USA - New York – Chrome – Reference response time : 2s, error rate: 0%, load: 2 actions/min

If your application also receives traffic from Beijing, but with a completely different response time, the baseline cube will automatically adapt and thereafter contain the following reference values:

USA - New York – Chrome – Reference response time : 2s, error rate: 0%, load: 2 actions/min

China – Bejing - QQ Browser - Reference response time : 4s, error rate: 1%, load: 1 actions/min

Dynatrace checks when your applications and services are initially detected by OneAgent. The baseline cube is calculated two hours after your application or service is initially detected by OneAgent so that it can analyze two hours of actual traffic to calculate preliminary reference values and identify where your traffic comes from. Calculation of the reference cube is repeated every day so that Dynatrace can continue to adapt to changes in your traffic.

Smart alerting

For the generation of alerts, baselines are evaluated within 5-min and 15-min sliding time intervals. The 5-min window serves for quick alerting in case a sufficient number of sample values surpassing baselines are identified. A 15-min interval is used for generating alerts with higher confidence. However, in case a large amount of sample values is found to be above the baselines within one minute, Dynatrace will generate an alert at this time as well.

To avoid over-alerting and reduce notification noise, the automated anomaly detection modes don't alert on fluctuating applications and services that haven't run for at least 20% of a full week (7 days). Alerting on response time degradations and error rate increases begins once the baseline cube is ready and the application or service has run for at least 20% of a week (7 days).

Dynatrace application traffic anomaly detection is based on the assumption that most business traffic follows predictable daily and weekly traffic patterns. Dynatrace automatically learns each application’s unique traffic patterns. Alerting on traffic spikes and drops begins after a learning period of one week, because baselining requires a full week’s worth of traffic to learn daily and weekly patterns.

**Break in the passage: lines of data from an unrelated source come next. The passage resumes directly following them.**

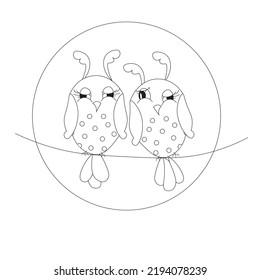 Two cartoons funny cute owls on sleep colorful page stock vector illustration for web, for print
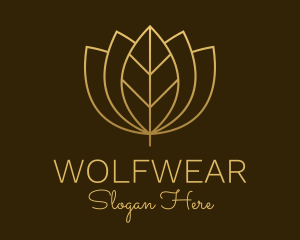 Ornament - Golden Leaf Lotus logo design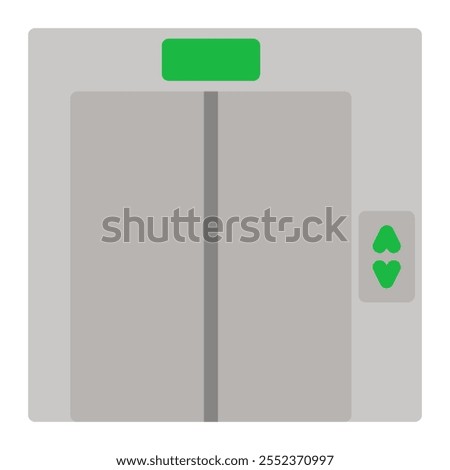 Elevator Icon In Color Fill. Flat Style. Isolated on White Background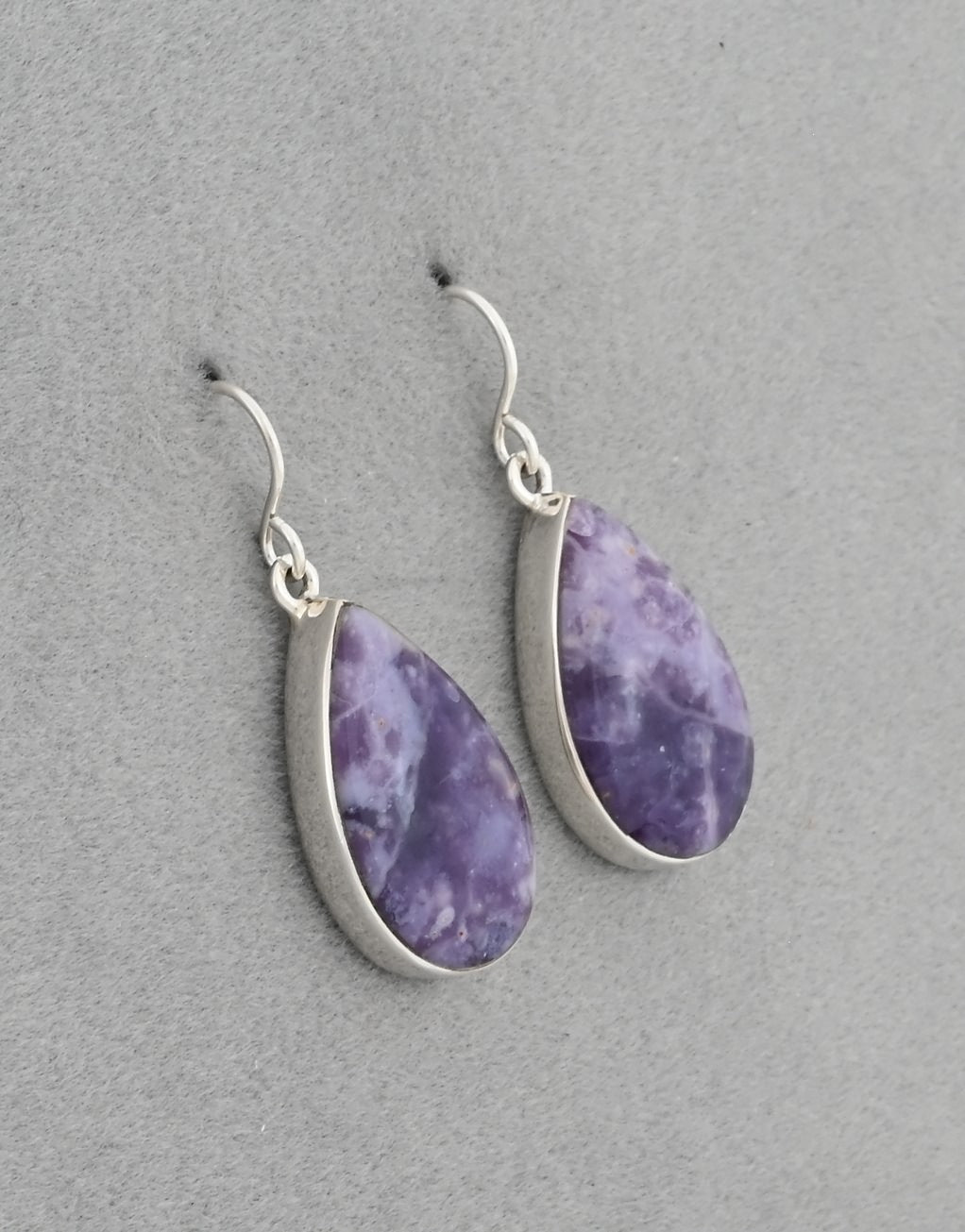 Earrings with Morado Opal by Elsie Armstrong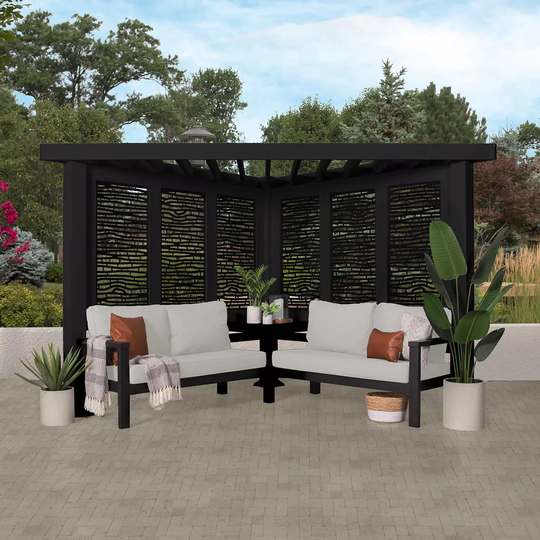 Backyard Discovery Glendale Modern Steel Cabana Pergola with Conversation Seating (Cast Pumice) Assembled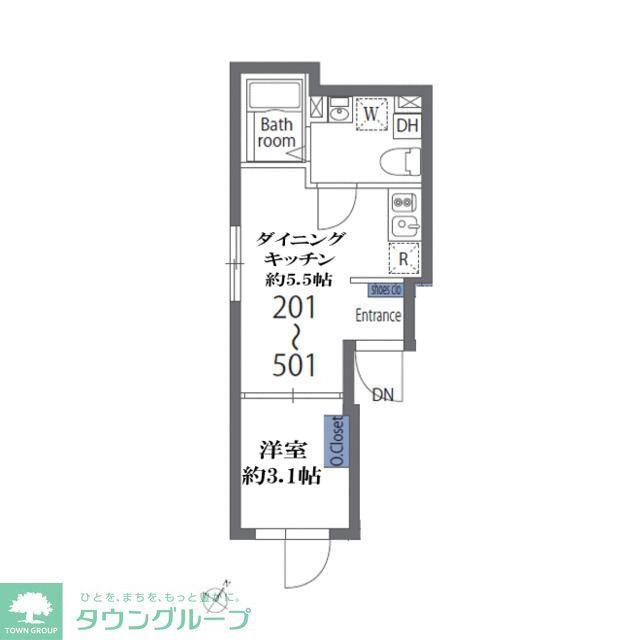 フォンターナ日本堤(1DK/3階)の間取り写真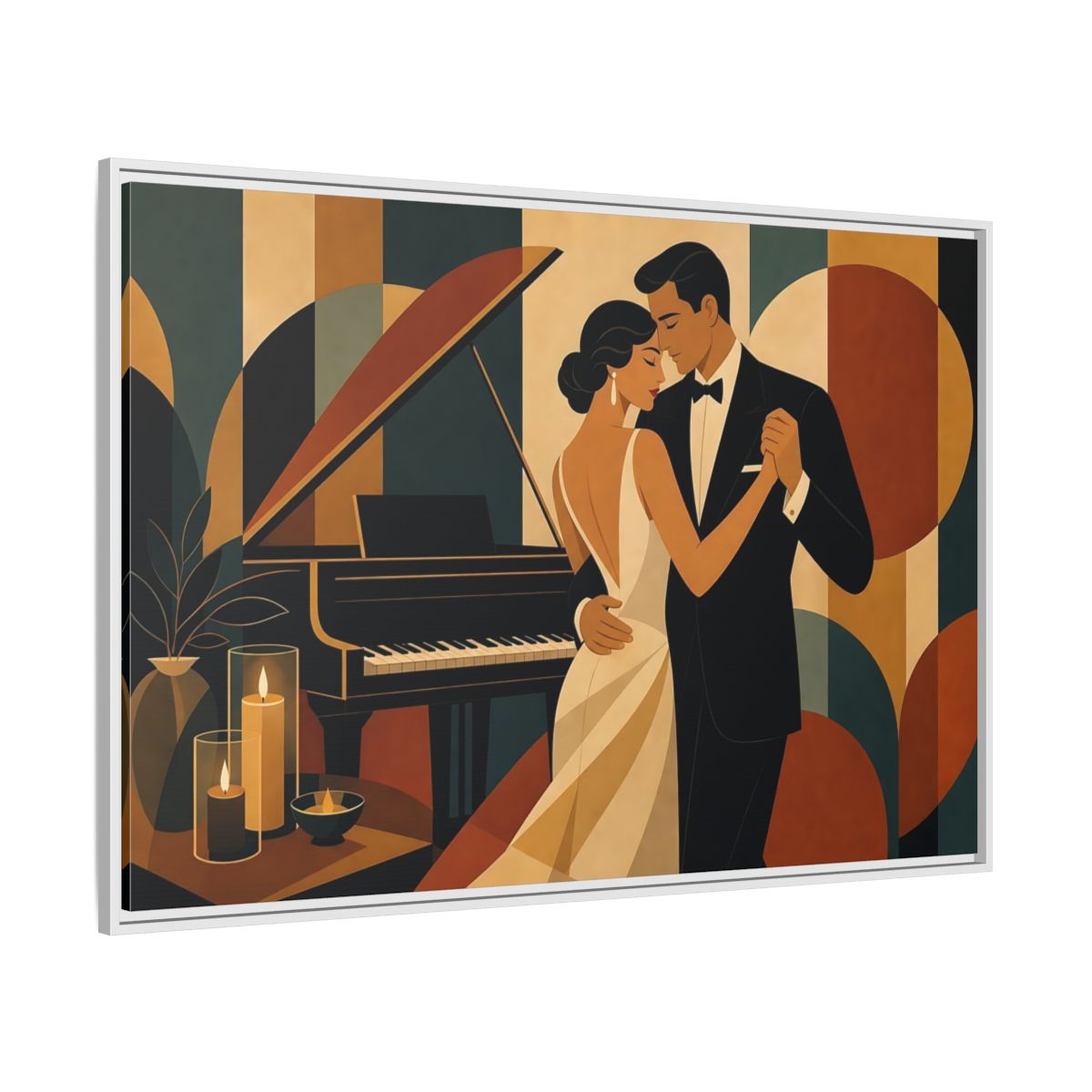 Side Mockup 7. Evening Piano Dance shown as framed canvas print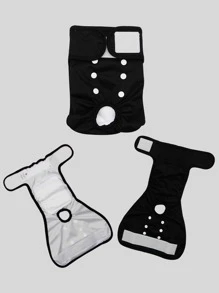 1pc Dog Cloth Diaper - Black - View 2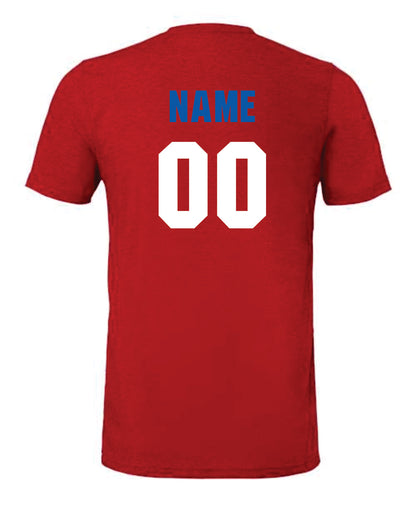 CHS Football Parents Senior Night- Bella Red Custom Name & # t-shirt (3413)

Following the learning period, Dynatrace forecasts the next week’s traffic and then compares the actual incoming application traffic with the prediction. If Dynatrace detects a statistically significant deviation from forecasted traffic levels, it raises either an Unexpected low traffic or Unexpected high traffic problem.

In general, newly detected anomalous events in an environment won't necessarily result in the immediate raising of an alert. Raised alerts always provide insight into the underlying root cause. To identify the root causes of problems, Dynatrace follows a context-aware approach to detect interdependent events across time, processes, hosts, services, applications, and both vertical and horizontal topological monitoring perspectives. By taking into account all these monitoring perspectives, Dynatrace pinpoints the root causes of problems. And only then will alerts be generated for a detected problem.

Default baseline event timeouts

The baseline detection mechanism uses observation periods of 5 minutes and 15 minutes. This design ensures that any identified baseline event must persist for at least 5 minutes, preventing the generation of alerts for short-lived metric fluctuations. The purpose is to mitigate alert storms triggered by individual minute-level anomalies, maintaining a more consolidated and manageable alerting system.

The implementation involves a timeout mechanism in which the event remains active and open for the entire 5-minute duration. This approach prevents over-alerting by consolidating multiple minute-level anomalies into a single, longer-lasting event.

However, there's a trade-off in this configuration. The option Only alert if the abnormal state remains for at least X minutes is not applicable for durations shorter than 5 minutes. In other words, the minimum possible event duration is set to 5 minutes, and this configuration is optimized for suppressing baseline alarms for durations exceeding this threshold.

You should consider this design choice when configuring alerting settings to ensure that the chosen alert duration aligns with the intended suppression of baseline alarms.